Elle rappelle d’abord que l’application du droit du travail ne dépend ni de la volonté des parties ni de la dénomination qu’elles ont donné à leur convention. Un rappel qui est donc évident mais nécessaire, car il faut le souligner à nouveau, le droit du travail est un droit protecteur non seulement pour les salariés mais aussi pour les employeurs. Par conséquent il doit s’imposer aux parties qui ne peuvent y déroger par contrat.

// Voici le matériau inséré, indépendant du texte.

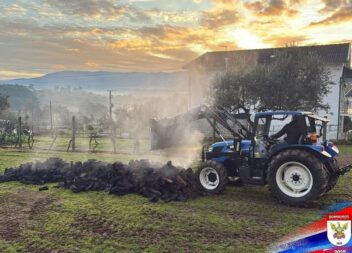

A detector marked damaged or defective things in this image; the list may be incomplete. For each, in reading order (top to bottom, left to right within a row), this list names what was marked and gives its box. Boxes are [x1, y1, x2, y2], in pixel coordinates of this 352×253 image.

burnt debris pile [0, 158, 199, 202]
burnt residue on ground [0, 158, 201, 202]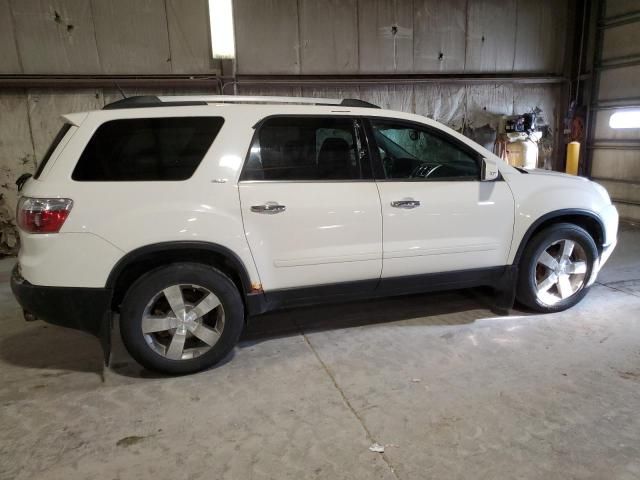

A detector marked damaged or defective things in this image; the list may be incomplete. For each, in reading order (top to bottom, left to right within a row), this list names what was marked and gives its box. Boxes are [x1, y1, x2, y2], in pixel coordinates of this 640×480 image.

crack in concrete [294, 318, 400, 480]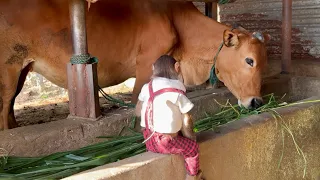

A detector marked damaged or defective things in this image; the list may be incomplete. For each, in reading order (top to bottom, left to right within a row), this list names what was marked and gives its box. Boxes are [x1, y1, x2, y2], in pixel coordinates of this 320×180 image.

rusty metal bar [68, 0, 101, 119]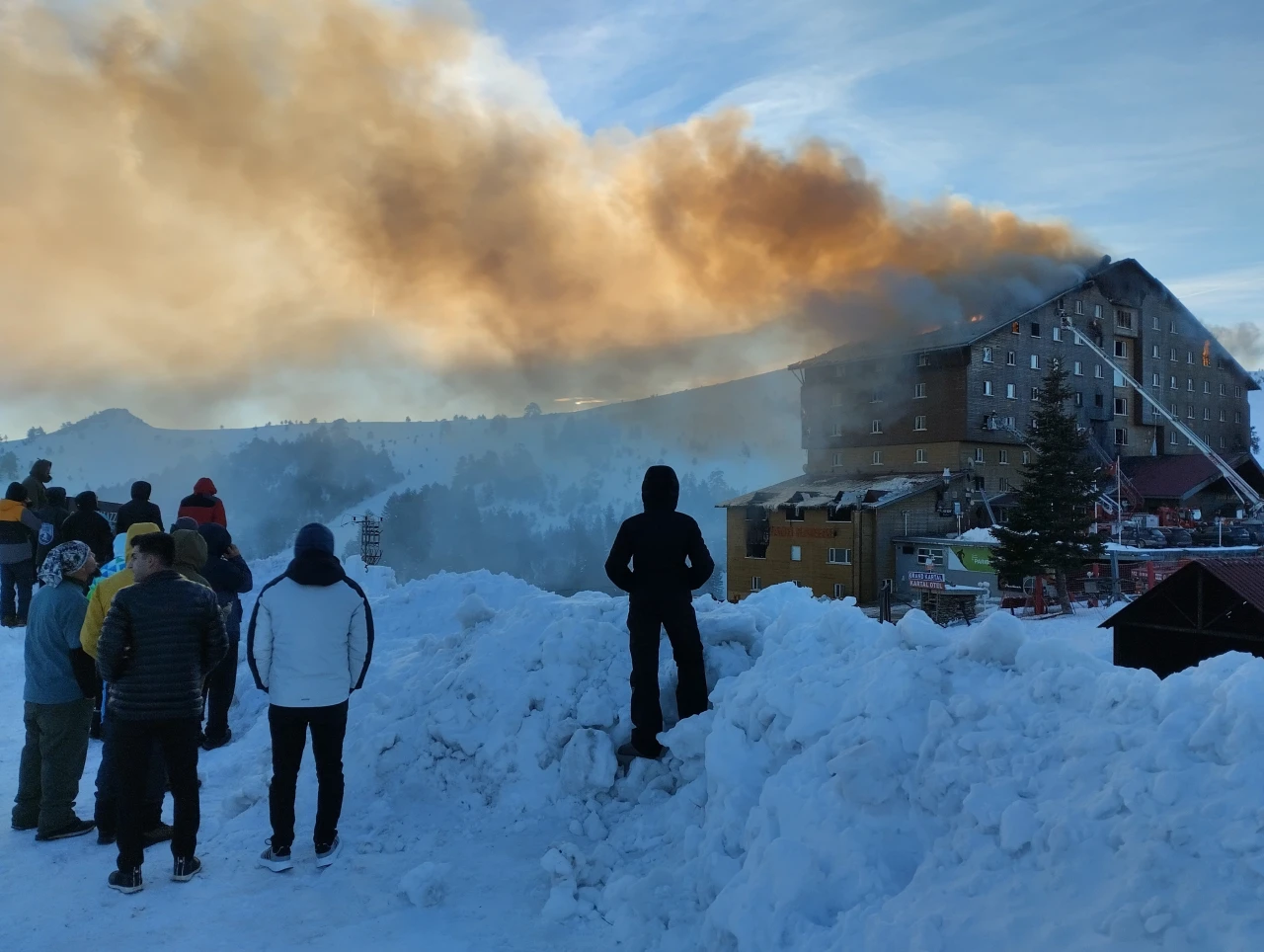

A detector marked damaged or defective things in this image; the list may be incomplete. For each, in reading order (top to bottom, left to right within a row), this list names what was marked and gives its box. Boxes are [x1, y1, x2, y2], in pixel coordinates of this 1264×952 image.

burned roof [793, 256, 1258, 386]
burned roof [718, 470, 960, 508]
burned roof [1117, 454, 1264, 506]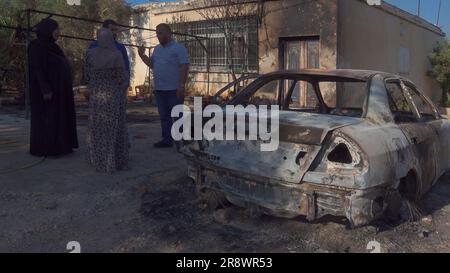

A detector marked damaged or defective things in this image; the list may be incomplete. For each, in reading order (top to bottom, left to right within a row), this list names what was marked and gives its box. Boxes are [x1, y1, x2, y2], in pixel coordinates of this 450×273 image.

damaged building [130, 0, 446, 103]
burned car [179, 69, 450, 226]
destroyed vehicle [180, 69, 450, 226]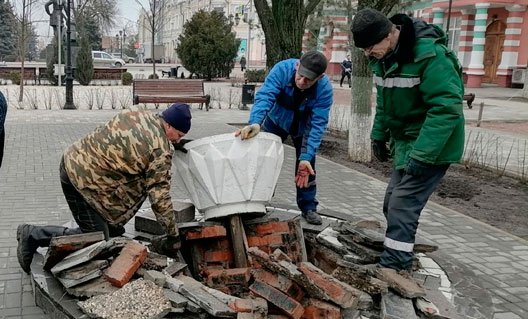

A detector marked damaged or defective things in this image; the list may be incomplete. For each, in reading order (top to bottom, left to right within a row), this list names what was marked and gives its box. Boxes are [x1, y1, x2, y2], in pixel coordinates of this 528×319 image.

broken brick [104, 242, 147, 288]
broken brick [250, 282, 304, 318]
broken brick [253, 270, 306, 302]
broken brick [304, 300, 340, 319]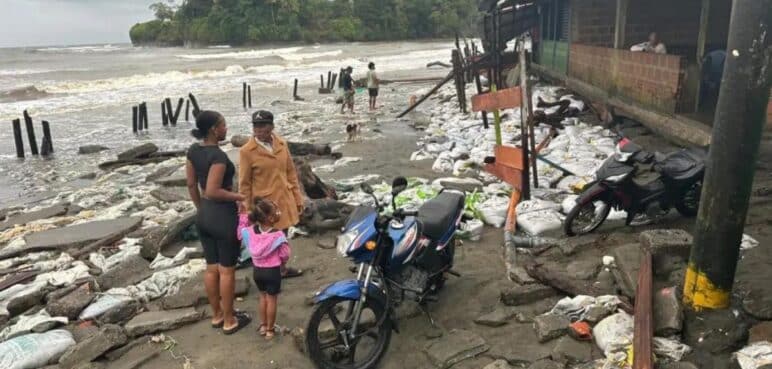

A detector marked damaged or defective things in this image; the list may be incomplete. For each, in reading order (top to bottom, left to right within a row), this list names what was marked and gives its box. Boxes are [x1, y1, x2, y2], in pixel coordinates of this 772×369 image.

broken concrete slab [116, 144, 158, 161]
broken concrete slab [0, 203, 69, 231]
broken concrete slab [21, 218, 143, 253]
broken concrete slab [141, 211, 198, 260]
broken concrete slab [640, 227, 692, 256]
broken concrete slab [95, 253, 152, 290]
broken concrete slab [608, 243, 640, 298]
broken concrete slab [47, 284, 96, 318]
broken concrete slab [58, 324, 127, 368]
broken concrete slab [124, 306, 202, 334]
broken concrete slab [162, 274, 252, 310]
broken concrete slab [422, 328, 488, 368]
broken concrete slab [470, 306, 520, 326]
broken concrete slab [500, 284, 556, 306]
broken concrete slab [532, 314, 568, 342]
broken concrete slab [548, 336, 592, 366]
broken concrete slab [652, 286, 680, 334]
broken concrete slab [752, 320, 772, 344]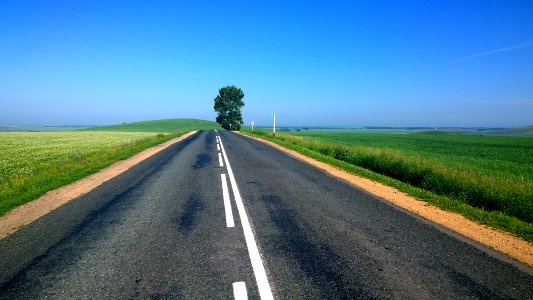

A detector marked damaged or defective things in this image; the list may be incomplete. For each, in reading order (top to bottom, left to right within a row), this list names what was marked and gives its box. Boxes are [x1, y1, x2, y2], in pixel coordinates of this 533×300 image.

tar patch on road [178, 192, 205, 234]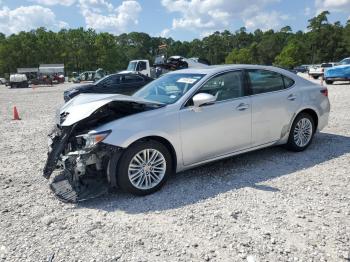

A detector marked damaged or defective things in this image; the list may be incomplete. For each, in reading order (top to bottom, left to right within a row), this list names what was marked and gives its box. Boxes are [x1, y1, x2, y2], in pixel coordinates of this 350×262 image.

crumpled hood [60, 93, 163, 127]
broken headlight [77, 129, 111, 148]
damaged silver sedan [42, 65, 330, 203]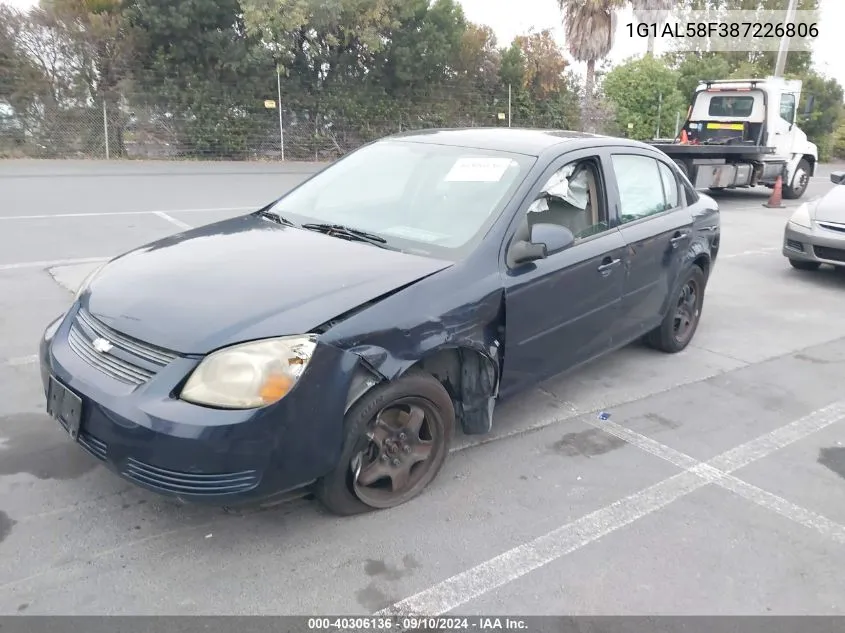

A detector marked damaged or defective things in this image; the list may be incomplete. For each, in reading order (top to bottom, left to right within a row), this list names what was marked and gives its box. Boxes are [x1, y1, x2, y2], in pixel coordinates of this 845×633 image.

damaged blue sedan [38, 127, 720, 512]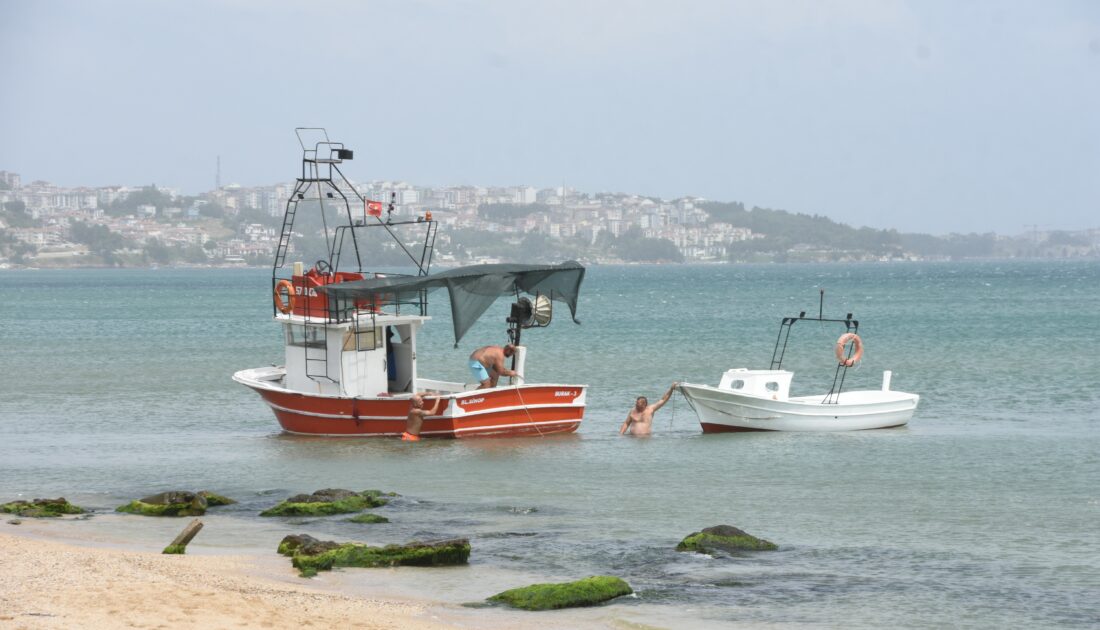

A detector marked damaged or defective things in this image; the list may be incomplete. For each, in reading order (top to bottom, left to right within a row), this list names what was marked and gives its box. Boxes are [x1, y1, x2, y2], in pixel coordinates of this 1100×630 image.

torn canopy [320, 264, 588, 348]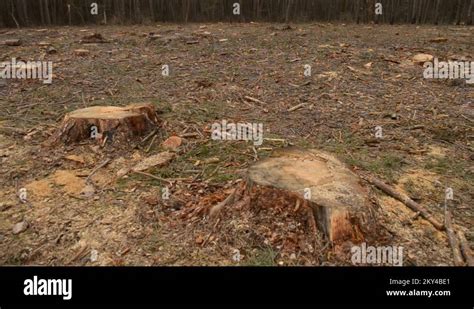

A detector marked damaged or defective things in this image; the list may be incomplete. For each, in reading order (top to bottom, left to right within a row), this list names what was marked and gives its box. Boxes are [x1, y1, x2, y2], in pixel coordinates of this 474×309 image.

broken stick [362, 174, 444, 230]
broken stick [444, 211, 462, 266]
broken stick [456, 230, 474, 266]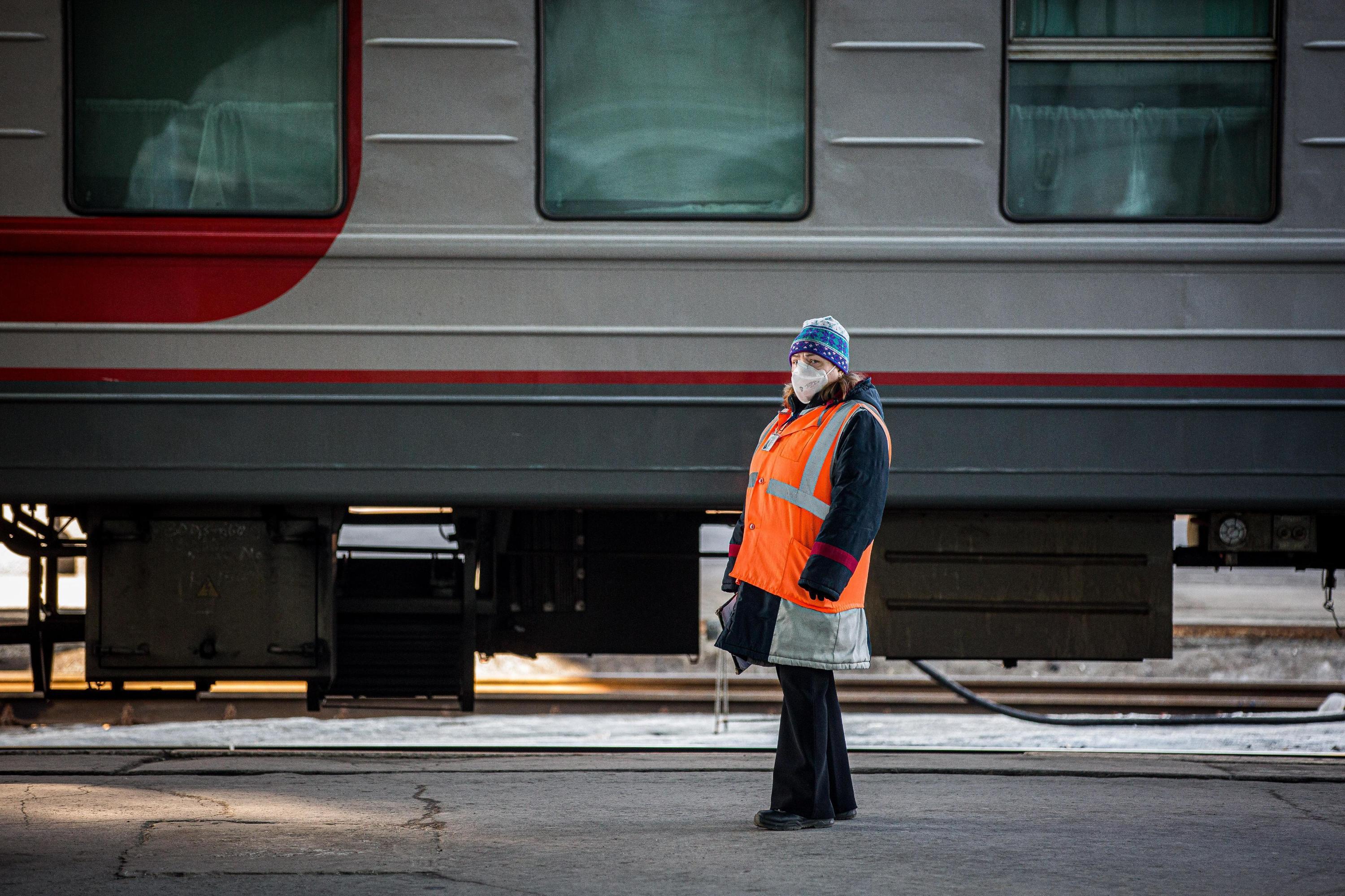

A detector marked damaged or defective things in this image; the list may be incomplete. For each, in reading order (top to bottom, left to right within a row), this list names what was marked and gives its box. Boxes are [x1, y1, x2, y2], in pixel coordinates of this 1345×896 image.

cracked concrete surface [2, 748, 1345, 887]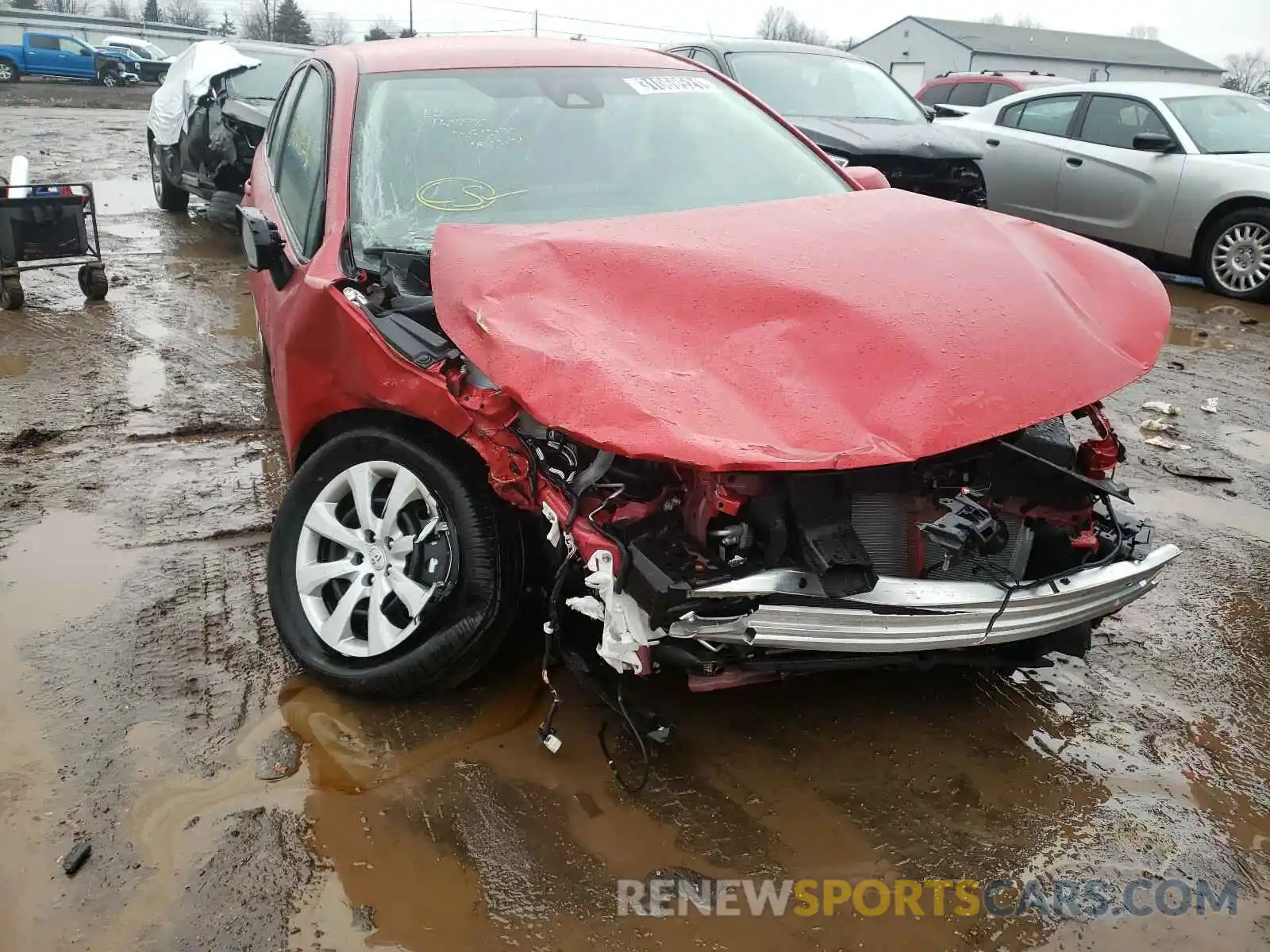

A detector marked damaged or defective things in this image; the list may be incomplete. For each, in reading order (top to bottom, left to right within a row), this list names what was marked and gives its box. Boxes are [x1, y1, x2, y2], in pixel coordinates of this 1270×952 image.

crumpled hood [784, 119, 984, 162]
crumpled hood [435, 188, 1168, 470]
damaged radiator [851, 495, 1029, 584]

Puis la chambre sociale, en reprenant la méthode du faisceau d’indice, caractérise le lien de subordination comme elle avait fait dans l’arrêt Ile de la tentation de 2009 : « attendu qu’ayant constaté qu’il existait entre les membres de l’équipe de production et les participants un lien de subordination caractérisé par l’existence d’une « bible » prévoyant le déroulement des journées et la succession d’activités filmées imposées, de mises en scènes dûment répétées, d’interviews dirigées de telle sorte que l’interviewé était conduit à dire ce qui était attendu par la production, que ce lien de subordination se manifestait encore par le choix des vêtements par la production, des horaires imposés allant jusqu’à 20 heures par jour, l’obligation de vivre sur le site et l’impossibilité de se livrer à des occupations personnelles, l’instauration de sanctions, notamment pécuniaires en cas de départ en cours de tournage, soit, en définitive, l’obligation de suivre les activités prévues et organisées par la société de production, que les participants se trouvaient dans un lien de dépendance à l’égard de la société, dès lors, séjournant à l’étranger, que leurs passeports et leurs téléphones leur avaient été retirés, que la prestation des participants à l’émission avait pour finalité la production d’un bien ayant une valeur économique » la cour d’appel, a donc pu caractériser l’existence d’une prestation de travail exécutée sous la subordination de la société TF1 production.
Cet arrêt est donc parfaitement cohérent avec la jurisprudence adoptée depuis 2009 voire même depuis l’arrêt Labanne, et vient en même temps confirmer la position de la chambre sociale face aux critiques dont elle a pu faire face. On peut donc le rappeler, le lien de subordination est le critère essentiel pour qualifier l’existence d’un contrat de travail.
Dans le même temps, cet arrêt place sous les projecteurs, comme l’avait fait l’arrêt précèdent, la politique des chaines de télévision concernant leur émission de télé-réalité. Derrière le masque d’une pseudo réalité, se cache en fait une véritable mise en scène complètement orchestrée par la production et qui plus est, dans des conditions assez drastiques pour les participants moyennant une rémunération assez dérisoire. Cette mise en scène est quand même jugée insuffisante par la chambre sociale pour donner aux participants le statut d’acteur interprète.
Une double sanction, donc pour la production et pour les participants et cette jurisprudence de la chambre sociale devrait donc frappait à nouveau d’ici peu, étant donné que la télé poubelle a aujourd’hui une part très importante sur le marché.